I came into the business before computer memory was a common commodity – we stored our work on punched paper tape that you would physically store with the job in case anything had to be run again (which it almost always did). Paper tape was a unique experience – the sound of the tape punching caused quite a racket, and you new you were really serious when you could read the characters on the tape based on the punch pattern.
It was a real breakthrough when keyboards started being paired with cathode ray tubes so you could actually see what you were typing. Some of these keyboards were “blind” – you didn’t know where line endings were happening or whether type would actually fit. All you could do was put in a line length, point size and other attributes and hope for the best. You would find out quickly when you ran the tape through the typesetting machine just how well you did. I worked on all three of the machines below – a Mergenthaler CorrectTerm, and AKI Ultra Count, and a Compugraphic 7200, which set large headline type.
As I said, screens were pretty “dumb” back then – the best you could hope for was a rough approximation of the actual type output. There was certainly no “what-you-see-is-what-you-get” technology that we’ve now become so accustomed to.

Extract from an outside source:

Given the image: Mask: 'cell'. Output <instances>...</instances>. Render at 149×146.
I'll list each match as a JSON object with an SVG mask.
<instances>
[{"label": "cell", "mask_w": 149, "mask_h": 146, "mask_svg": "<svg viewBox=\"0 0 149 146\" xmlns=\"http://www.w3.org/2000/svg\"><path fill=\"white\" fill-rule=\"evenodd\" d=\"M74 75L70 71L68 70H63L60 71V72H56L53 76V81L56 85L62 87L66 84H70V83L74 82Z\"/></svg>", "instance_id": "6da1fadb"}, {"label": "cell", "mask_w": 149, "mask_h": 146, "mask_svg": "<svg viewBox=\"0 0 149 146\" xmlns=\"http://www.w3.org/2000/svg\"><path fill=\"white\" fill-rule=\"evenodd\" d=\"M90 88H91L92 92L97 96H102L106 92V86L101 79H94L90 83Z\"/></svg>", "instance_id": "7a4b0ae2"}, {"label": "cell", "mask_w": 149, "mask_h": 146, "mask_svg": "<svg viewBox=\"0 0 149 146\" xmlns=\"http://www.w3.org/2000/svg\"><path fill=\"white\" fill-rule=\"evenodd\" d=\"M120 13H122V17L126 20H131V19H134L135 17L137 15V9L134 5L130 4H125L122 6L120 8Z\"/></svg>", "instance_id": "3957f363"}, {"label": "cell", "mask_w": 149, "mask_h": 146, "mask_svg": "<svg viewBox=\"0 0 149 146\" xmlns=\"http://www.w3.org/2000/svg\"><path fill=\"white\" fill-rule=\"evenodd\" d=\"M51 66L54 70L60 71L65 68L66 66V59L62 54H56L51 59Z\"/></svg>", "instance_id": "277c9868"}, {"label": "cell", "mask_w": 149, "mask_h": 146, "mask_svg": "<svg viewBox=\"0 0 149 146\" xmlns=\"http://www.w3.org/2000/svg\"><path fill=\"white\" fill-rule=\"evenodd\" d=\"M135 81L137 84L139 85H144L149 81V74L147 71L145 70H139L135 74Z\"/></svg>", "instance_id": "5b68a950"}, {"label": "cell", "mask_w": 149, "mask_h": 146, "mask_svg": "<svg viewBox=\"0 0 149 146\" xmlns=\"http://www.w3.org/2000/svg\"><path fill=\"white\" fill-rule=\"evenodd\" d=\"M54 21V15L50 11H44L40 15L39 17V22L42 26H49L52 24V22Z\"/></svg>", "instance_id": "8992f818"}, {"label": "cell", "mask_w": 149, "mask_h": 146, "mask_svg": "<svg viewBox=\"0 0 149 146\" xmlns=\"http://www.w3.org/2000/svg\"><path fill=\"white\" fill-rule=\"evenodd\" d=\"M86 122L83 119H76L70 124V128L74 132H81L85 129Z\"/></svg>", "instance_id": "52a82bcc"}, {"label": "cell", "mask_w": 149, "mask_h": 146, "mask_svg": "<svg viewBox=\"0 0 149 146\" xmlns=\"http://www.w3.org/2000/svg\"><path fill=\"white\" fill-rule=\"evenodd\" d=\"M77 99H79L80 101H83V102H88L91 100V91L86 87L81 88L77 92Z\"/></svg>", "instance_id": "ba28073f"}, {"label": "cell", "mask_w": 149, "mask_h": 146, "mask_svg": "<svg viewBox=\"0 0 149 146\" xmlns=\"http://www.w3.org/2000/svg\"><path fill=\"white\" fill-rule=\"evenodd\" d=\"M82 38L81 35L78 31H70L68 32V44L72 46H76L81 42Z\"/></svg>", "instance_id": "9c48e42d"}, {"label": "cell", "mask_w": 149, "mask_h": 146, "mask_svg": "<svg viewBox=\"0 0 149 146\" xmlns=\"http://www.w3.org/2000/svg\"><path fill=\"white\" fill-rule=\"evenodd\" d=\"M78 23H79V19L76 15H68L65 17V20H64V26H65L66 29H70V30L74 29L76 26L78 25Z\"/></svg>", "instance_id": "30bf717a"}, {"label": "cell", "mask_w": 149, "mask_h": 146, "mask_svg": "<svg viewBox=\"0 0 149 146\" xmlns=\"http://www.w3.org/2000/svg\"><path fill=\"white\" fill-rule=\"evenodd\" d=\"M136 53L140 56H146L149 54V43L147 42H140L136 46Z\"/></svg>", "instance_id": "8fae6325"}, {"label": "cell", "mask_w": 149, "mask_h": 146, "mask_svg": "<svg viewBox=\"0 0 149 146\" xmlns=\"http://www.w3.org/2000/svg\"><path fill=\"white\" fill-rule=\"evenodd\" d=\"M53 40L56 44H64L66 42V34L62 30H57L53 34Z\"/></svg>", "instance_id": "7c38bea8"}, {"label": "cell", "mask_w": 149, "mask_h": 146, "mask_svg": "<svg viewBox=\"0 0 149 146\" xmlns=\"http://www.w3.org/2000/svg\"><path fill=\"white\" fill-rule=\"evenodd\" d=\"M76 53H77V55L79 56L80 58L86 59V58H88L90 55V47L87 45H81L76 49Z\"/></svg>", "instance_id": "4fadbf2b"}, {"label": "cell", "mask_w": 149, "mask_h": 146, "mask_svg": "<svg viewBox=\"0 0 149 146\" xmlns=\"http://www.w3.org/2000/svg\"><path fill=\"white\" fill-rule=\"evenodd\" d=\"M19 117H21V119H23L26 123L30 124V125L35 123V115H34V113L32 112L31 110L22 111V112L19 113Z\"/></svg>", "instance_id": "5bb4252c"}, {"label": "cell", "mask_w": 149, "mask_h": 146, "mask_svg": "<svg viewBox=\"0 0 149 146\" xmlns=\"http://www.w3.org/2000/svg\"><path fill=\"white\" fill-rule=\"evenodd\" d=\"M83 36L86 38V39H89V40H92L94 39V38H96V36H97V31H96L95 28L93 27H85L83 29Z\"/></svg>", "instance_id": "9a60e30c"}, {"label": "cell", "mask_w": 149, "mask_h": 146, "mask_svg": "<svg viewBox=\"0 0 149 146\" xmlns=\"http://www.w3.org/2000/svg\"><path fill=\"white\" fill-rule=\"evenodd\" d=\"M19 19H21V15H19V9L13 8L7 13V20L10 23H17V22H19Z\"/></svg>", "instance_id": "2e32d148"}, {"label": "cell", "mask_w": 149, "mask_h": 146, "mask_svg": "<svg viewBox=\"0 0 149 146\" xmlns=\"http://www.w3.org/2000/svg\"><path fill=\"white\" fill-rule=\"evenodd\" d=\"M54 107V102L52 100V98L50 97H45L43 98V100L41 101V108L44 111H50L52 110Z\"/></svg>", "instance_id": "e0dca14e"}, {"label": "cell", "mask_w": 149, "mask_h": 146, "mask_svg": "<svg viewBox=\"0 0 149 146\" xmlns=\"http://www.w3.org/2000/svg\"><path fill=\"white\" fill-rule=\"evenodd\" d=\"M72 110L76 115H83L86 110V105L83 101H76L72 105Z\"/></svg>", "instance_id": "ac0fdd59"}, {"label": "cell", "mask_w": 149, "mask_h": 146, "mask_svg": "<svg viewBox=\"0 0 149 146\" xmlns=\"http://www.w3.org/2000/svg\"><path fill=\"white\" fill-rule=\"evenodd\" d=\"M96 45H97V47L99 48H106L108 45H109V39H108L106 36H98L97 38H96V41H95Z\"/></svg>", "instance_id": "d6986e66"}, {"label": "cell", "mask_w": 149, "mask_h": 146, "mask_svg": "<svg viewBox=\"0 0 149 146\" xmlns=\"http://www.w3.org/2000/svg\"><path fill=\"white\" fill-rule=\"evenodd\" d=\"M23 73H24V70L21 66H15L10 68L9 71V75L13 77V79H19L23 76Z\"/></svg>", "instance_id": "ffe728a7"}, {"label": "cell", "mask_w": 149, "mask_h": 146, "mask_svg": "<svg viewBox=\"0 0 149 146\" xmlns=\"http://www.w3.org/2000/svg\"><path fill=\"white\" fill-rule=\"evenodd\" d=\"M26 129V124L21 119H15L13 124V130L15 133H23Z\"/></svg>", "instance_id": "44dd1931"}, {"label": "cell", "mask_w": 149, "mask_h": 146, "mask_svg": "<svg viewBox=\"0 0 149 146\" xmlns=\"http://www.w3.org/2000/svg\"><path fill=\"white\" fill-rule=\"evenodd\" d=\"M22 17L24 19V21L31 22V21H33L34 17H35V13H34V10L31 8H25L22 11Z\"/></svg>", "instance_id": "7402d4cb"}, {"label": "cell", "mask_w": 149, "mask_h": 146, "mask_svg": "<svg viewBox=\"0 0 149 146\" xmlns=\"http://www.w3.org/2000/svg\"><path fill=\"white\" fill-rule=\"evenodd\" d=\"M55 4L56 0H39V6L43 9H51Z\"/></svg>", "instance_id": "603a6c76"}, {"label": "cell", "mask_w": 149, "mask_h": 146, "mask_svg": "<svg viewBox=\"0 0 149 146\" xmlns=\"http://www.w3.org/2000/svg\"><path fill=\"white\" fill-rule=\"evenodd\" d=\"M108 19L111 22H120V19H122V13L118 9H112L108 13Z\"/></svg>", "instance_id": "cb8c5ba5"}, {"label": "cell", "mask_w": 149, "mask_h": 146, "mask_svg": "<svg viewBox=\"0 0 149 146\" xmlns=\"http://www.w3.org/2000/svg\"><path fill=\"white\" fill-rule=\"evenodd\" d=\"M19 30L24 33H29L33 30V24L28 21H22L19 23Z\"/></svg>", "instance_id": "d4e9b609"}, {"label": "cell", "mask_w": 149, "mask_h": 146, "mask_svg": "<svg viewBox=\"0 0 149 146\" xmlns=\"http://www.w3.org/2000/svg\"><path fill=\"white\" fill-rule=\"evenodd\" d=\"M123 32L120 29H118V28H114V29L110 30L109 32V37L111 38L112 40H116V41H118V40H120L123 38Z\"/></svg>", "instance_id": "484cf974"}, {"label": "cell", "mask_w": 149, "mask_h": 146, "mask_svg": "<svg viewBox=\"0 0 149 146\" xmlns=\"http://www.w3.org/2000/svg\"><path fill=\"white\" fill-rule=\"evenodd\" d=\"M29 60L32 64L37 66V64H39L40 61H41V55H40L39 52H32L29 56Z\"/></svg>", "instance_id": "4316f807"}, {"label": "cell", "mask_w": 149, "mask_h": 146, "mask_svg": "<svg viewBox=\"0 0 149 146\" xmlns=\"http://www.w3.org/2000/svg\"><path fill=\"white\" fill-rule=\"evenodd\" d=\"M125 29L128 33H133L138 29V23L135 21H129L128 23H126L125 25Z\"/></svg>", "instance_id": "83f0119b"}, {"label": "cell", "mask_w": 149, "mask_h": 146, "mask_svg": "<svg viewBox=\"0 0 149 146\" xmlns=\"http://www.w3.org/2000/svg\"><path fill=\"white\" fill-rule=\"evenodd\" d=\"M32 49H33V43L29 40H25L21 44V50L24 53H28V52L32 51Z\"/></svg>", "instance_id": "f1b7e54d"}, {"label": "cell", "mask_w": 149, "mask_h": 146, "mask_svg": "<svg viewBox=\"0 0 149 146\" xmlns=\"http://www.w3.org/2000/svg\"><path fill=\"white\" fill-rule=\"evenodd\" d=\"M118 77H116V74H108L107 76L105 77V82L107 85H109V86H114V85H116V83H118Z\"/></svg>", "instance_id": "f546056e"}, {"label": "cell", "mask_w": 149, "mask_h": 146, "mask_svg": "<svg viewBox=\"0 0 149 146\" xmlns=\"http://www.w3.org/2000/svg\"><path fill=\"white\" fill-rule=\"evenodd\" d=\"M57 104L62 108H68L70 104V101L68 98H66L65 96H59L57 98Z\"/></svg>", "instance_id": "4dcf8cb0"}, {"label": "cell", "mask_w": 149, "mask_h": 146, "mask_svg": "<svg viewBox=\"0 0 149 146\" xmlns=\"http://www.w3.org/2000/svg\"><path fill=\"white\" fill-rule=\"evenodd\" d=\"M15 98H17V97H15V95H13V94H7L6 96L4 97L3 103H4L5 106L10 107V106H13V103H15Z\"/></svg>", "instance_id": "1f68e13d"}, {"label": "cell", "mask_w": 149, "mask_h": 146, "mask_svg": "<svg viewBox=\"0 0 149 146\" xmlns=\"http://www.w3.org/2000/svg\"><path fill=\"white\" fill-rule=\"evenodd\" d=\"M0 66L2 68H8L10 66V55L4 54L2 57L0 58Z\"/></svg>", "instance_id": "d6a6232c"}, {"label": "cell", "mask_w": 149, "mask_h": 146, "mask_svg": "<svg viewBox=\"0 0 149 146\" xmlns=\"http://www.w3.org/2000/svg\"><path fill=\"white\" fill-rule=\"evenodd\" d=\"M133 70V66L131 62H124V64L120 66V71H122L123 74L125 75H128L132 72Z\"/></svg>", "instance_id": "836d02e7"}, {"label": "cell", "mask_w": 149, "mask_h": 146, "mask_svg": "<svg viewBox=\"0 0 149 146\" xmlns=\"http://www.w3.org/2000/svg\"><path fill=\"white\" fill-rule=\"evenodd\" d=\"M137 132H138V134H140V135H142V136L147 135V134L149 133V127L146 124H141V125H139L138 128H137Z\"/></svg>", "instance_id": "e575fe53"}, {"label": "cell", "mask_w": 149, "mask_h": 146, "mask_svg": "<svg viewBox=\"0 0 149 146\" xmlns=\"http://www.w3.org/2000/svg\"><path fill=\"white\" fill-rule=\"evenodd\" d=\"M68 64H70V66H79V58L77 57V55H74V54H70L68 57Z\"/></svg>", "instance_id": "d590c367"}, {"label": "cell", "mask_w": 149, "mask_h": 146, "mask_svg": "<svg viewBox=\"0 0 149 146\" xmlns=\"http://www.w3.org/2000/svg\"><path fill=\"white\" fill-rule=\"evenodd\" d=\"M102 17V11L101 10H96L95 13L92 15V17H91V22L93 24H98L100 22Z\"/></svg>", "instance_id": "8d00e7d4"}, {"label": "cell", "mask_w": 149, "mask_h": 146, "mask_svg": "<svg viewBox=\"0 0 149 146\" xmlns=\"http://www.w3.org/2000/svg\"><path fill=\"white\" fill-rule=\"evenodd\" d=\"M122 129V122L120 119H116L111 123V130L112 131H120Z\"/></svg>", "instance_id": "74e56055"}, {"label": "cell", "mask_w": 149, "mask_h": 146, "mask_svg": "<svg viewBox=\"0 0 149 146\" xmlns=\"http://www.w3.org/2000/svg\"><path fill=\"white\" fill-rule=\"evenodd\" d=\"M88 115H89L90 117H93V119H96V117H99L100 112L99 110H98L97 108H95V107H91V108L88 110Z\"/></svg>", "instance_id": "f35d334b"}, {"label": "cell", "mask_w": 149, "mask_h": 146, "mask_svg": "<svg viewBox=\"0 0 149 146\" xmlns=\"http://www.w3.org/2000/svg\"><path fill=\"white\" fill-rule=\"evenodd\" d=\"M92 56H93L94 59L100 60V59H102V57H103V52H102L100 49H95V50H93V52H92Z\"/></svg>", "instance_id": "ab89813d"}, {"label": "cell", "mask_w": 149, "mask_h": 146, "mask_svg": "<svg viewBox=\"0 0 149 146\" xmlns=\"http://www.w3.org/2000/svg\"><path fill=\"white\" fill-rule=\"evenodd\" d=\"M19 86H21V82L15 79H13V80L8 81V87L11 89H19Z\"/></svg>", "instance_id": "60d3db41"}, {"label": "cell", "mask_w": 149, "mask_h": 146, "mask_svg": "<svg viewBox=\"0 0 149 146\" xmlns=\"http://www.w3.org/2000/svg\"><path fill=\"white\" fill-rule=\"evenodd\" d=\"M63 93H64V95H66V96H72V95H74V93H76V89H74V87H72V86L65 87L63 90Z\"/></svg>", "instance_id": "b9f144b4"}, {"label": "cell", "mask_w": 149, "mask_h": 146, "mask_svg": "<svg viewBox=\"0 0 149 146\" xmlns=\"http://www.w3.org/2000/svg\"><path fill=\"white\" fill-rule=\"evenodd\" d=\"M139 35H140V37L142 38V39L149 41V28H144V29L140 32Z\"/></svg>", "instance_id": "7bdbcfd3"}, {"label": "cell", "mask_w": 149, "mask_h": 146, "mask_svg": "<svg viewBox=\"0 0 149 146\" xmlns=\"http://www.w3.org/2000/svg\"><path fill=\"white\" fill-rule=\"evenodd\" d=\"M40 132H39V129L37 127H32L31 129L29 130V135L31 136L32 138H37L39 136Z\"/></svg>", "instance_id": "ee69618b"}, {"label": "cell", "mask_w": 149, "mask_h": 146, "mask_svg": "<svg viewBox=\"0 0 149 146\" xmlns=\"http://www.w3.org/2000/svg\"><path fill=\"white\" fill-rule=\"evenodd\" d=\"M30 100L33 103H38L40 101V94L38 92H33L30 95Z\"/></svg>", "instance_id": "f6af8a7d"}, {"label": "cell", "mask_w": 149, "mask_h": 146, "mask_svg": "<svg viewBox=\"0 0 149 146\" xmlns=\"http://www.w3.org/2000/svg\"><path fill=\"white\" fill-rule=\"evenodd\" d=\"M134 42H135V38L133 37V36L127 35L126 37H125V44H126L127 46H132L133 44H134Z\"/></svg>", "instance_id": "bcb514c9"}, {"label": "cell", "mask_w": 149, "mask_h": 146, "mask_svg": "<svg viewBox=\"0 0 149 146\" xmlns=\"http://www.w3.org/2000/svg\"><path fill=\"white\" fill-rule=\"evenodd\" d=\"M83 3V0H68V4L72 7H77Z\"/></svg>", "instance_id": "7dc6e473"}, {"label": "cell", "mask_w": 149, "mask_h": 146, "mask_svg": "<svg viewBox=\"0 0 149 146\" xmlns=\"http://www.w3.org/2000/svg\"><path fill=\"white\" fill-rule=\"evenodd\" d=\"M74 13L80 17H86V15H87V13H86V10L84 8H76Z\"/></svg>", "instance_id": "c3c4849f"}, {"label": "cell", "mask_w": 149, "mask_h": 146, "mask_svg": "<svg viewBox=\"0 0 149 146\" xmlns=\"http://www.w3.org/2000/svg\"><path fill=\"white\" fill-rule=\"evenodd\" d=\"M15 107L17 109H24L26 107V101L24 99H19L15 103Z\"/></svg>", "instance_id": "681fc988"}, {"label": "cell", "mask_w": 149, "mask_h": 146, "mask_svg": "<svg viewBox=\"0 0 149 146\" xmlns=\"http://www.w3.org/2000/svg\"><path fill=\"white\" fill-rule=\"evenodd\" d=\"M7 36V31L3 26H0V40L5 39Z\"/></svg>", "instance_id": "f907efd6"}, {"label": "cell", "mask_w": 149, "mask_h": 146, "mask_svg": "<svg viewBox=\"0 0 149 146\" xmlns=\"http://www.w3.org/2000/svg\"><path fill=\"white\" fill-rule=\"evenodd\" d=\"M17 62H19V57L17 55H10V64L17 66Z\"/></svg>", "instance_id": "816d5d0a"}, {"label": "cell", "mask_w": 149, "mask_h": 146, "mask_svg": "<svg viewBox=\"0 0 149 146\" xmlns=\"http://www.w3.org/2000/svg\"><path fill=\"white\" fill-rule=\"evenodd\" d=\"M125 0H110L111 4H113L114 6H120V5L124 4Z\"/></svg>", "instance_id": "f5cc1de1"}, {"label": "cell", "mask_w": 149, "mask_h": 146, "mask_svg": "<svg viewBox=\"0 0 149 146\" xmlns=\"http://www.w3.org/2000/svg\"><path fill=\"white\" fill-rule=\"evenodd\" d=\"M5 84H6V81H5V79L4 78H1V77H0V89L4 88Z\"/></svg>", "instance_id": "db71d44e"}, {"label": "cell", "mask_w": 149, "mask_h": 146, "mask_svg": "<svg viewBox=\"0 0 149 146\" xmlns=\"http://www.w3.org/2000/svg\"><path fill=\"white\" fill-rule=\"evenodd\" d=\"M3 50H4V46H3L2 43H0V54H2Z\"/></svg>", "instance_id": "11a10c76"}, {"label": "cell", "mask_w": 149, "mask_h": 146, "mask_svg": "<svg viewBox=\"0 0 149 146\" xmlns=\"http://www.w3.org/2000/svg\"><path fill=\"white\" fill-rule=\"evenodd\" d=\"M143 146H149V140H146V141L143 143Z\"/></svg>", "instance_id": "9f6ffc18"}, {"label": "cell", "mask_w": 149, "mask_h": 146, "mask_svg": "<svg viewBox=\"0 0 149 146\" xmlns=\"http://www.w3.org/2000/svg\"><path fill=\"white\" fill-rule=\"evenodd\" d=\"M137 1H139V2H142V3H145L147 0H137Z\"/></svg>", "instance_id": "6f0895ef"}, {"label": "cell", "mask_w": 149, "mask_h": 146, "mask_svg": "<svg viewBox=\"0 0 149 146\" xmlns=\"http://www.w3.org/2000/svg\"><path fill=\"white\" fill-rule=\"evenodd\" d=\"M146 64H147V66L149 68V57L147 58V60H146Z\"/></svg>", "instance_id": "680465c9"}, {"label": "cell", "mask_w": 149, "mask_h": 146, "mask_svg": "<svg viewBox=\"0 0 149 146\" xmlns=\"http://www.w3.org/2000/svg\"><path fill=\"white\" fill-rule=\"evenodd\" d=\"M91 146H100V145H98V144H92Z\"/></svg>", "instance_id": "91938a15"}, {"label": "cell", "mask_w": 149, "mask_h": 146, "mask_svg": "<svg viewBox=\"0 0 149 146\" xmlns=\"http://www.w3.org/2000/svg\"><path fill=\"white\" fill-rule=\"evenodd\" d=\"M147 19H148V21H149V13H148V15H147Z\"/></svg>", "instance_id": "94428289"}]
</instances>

It was a real boon when typesetting machines started getting magnetic memory capabilities – you no longer needed to re-type things when they didn’t come out right or the photo paper got eaten by the processing machine. Memory came, at the beginning, in two forms – 8-inch floppy disks and cassette tapes.
Eventually they developed hard drives to store even larger amounts of copy, but it was expensive. I remember paying nearly $4,000 one time for a 64 Kilobyte memory upgrade. Here is an early multi-platter hard drive.
Eventually computers got more sophisticated and various companies introduced larger systems that could actually compose graphic items in place like borders, reverses, etc., not just type. These units enjoyed a relatively short period of popularity as they came out just before the Macintosh and PostScript changed everything.
I don’t miss all that much about the photo-type era, though some of the machines were fascinating pieces of technology with lots of moving parts and ingenious ways to get type on a piece of paper. But one thing I do miss is the keyboards themselves, which typically had many more keys than today’s units. There was a key for all the various commands and you didn’t have to learn keyboard shortcut combinations. If you wanted to change leading, point size or line length, there was a key for that.
Plus, the other thing I miss about this era is the typesetters themselves. Being a typesetter took a certain personality and disposition. You were constantly dealing with “designers” who could be difficult, and fighting technology every step of the way. Sometimes getting out a few lines of type would bring you to your knees. I often say that I learned to curse being a typesetter – it was just part of the process. That and heavy drinking.
Of course things are much better now and everyone is pretty much a typesetter. There is still room for craftsmanship though (which is often lost today) and fortunately the mechanics have all been worked out smoothly. But for a while typesetting was the Wild West of computing technology and it was very exciting to be part of it.